As I'm in the midst of getting the Stockholm Challenge conference off the ground at the moment I more than appreciate David Isenberg's pointer to Mike Masnick's post on conferences.
The major problem, says Masnick, is that we don't have to go to the conference to know what is going to be said.
I've found, lately, that I have very little incentive to attend. Each time, before I go, I look down the speaker list, and say to myself "I know what all these people are going to say." If I confront conference organizers about this (and I sometimes do), I'm told that this time will be different. Each time, however, I find that I'm right - and I don't feel that I come away from these conferences having learned anything useful.
Too right, and spare me from conferences that set out to come up with something useful or actionable or, god help us, a "policy development document". Masnick encapsulates the experience perfectly.
The only real value I've found myself gaining from any conference was not at the conference itself, but at lunch. Lunch is when people actually get to meet and talk to each other . . . An ideal conference, then, would be more like a day full of these lunches - that forced people to think in different ways.
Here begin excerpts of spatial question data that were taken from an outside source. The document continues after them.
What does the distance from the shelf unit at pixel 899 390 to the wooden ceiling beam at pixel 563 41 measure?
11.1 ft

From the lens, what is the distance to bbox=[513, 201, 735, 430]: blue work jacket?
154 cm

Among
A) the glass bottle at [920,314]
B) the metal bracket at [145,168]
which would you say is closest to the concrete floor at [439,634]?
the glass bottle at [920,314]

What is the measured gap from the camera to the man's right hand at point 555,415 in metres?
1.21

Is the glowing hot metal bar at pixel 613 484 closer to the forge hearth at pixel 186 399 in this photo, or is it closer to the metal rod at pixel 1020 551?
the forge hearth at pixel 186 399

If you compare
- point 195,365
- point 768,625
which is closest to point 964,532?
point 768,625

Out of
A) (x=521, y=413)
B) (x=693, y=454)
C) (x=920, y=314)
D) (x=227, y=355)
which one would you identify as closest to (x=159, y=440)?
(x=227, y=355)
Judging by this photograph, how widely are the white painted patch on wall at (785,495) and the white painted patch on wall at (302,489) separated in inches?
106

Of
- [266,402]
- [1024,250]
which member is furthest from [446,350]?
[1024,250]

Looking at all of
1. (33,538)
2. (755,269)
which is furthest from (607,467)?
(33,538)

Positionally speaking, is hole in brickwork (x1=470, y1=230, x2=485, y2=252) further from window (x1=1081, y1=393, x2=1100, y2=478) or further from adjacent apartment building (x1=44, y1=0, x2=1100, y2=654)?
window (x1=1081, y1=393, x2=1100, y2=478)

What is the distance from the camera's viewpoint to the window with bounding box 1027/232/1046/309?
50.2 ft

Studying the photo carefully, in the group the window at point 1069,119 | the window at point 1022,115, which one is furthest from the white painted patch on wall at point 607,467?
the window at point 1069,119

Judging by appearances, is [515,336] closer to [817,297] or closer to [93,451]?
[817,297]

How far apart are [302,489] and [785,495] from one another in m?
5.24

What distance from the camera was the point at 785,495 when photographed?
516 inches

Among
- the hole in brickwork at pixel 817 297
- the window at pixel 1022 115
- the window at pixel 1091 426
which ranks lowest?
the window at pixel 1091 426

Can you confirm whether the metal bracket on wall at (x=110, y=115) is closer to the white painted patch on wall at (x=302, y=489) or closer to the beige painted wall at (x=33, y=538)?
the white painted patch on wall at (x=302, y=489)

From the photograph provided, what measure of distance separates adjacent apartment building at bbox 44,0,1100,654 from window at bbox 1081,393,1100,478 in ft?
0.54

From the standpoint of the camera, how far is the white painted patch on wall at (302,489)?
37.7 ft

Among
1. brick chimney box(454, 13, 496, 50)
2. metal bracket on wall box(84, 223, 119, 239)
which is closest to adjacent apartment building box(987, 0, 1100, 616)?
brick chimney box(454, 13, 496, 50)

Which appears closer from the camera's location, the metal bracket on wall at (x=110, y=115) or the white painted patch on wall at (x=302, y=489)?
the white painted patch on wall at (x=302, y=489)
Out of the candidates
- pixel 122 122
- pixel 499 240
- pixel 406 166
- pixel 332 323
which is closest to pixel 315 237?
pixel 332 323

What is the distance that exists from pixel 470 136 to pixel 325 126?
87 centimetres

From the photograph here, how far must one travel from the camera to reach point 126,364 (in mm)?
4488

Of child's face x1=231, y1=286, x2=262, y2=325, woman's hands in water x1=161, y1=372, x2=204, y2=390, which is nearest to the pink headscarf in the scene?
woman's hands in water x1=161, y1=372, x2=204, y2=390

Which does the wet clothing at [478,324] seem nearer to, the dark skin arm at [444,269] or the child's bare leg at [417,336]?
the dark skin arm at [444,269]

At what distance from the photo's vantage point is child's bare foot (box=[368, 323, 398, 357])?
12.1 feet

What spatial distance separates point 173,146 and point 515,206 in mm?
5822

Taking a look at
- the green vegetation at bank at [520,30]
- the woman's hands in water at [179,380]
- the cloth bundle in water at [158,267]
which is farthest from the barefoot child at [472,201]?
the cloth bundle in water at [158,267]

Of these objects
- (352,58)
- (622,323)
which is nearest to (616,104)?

Fortunately, the Challenge event has some real advantages; our aim is pretty simple, "to get some of the best, most innovative, most stimulating, hard working, knowledgeable people working in programmes and projects that use ICT, and give them every opportunity to learn from each other."
If we're lucky, we get to learn from them as well, along with our sponsors, the academics from KTH, the development people from SIDA and SPIDER.
All we know right now is that there will be a 2.5 day long conference in Stockholm starting May 9 and ending at lunch on May 11, just before the big do in the City Hall. Now the banquet is worth the trip but the real benefit comes from all the conversations we start.
As soon as the finalists are announced, we'll be starting the discussion to figure out what they want to talk about and looking for participants ready to put a case that the rest of us can go to work on.
But of one thing there is no doubt, there will be none of the usual suspects, no grand outcomes, just about 100 finalists who go away from the city enthused, stimulated and buzzing with ideas, contacts and tactics for getting the job done.
On the other hand, if you are putting on a conference, I can pretty well be relied on to disrupt the proceedings. To quote Robert Valentin at the WB from last year's Web4Dev conference, "somebody has to be the rock thrower".
All rock throwing offers considered.